[Data supplied]:
== Segment start ==

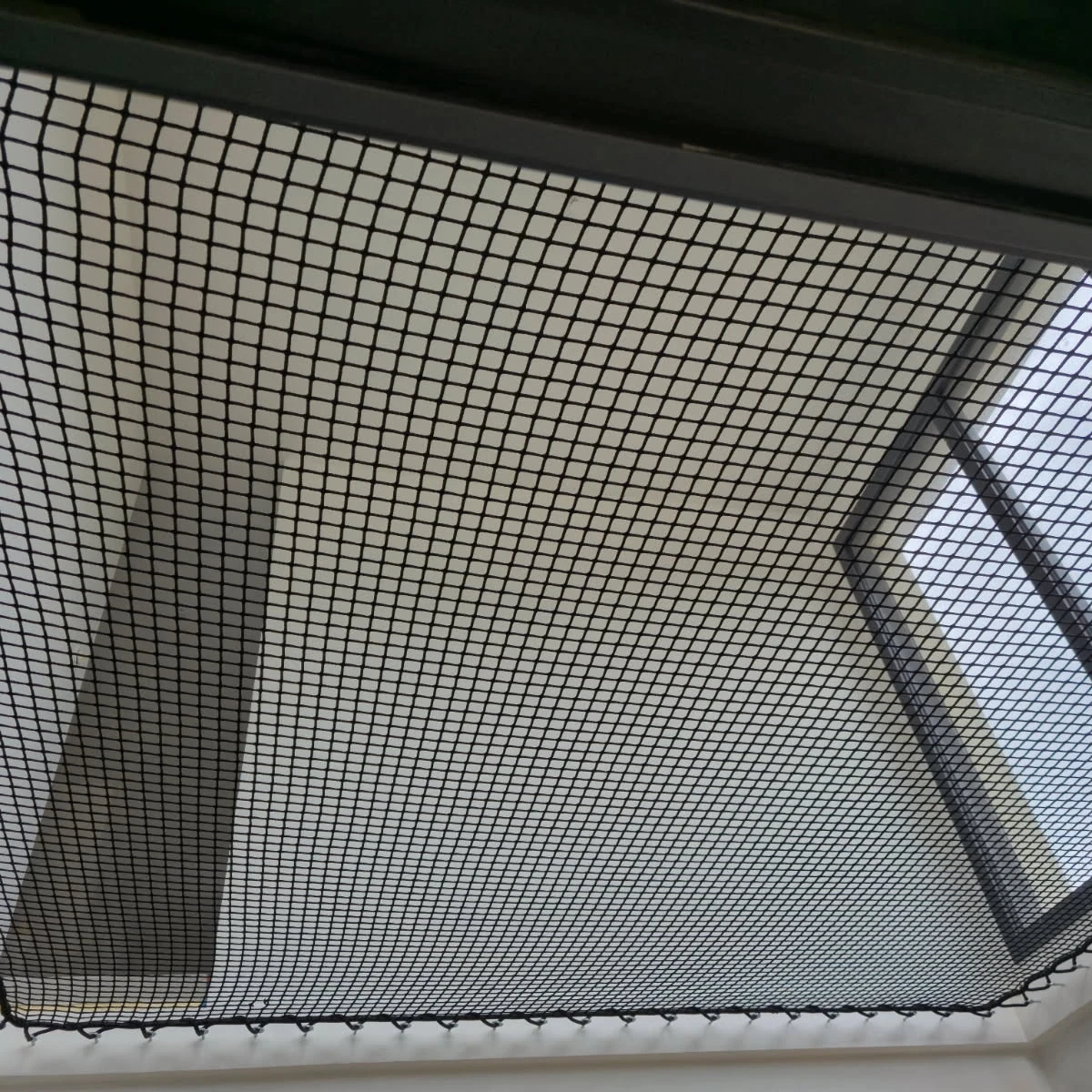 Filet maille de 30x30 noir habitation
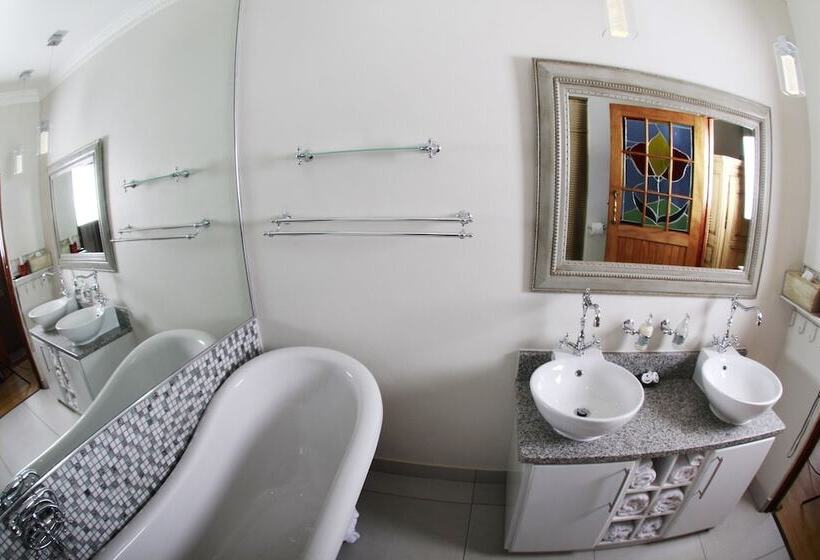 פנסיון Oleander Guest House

== Segment end ==
== Segment start ==

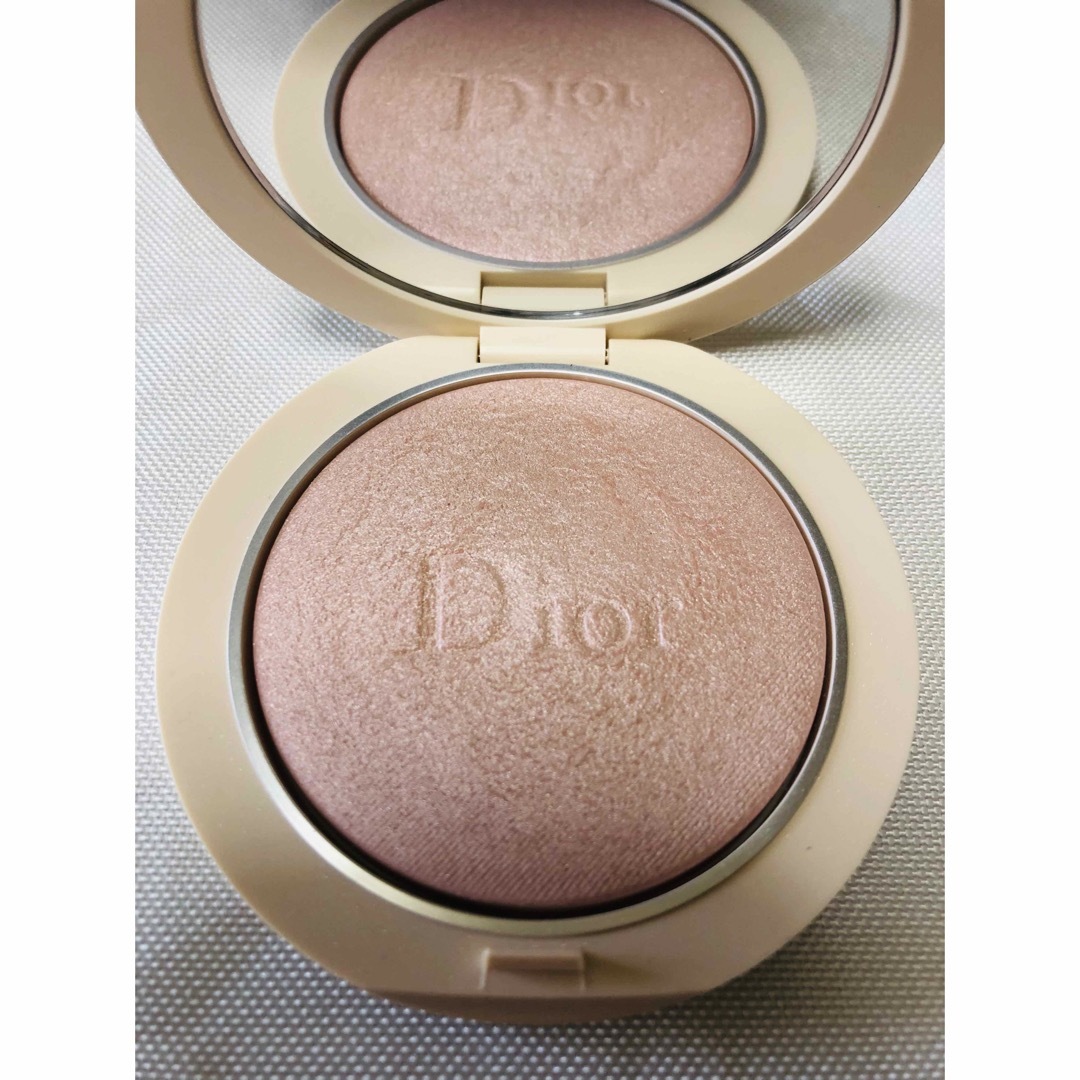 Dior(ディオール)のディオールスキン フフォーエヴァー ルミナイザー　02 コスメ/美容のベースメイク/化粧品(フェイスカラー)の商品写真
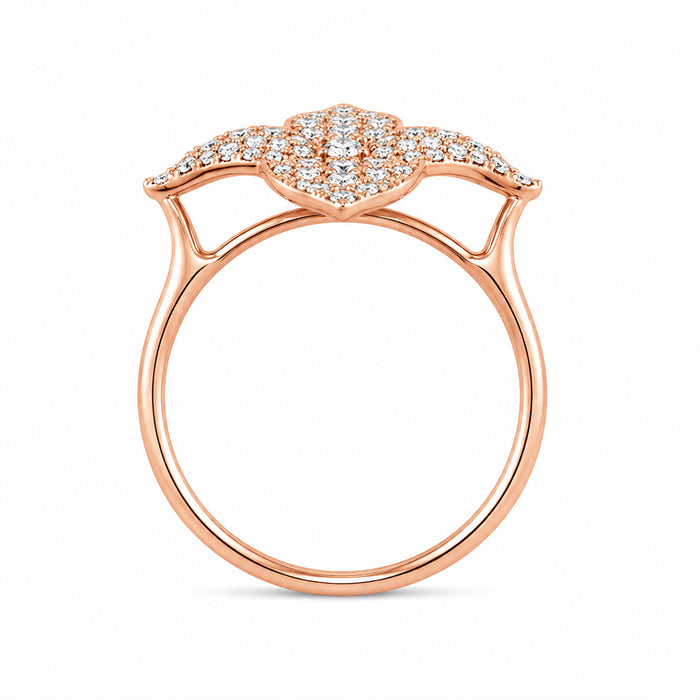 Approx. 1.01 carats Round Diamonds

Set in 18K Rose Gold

== Segment end ==

[Exercise requirements]: Working from the entries above, reproduce exactly and only the lines beginning with the line that has "Approx. 1.01 carats Round Diamonds" and ending with the line that has "Set in 18K Rose Gold"; omit all pictures.

[Written answer]:
 Approx. 1.01 carats Round Diamonds

Set in 18K Rose Gold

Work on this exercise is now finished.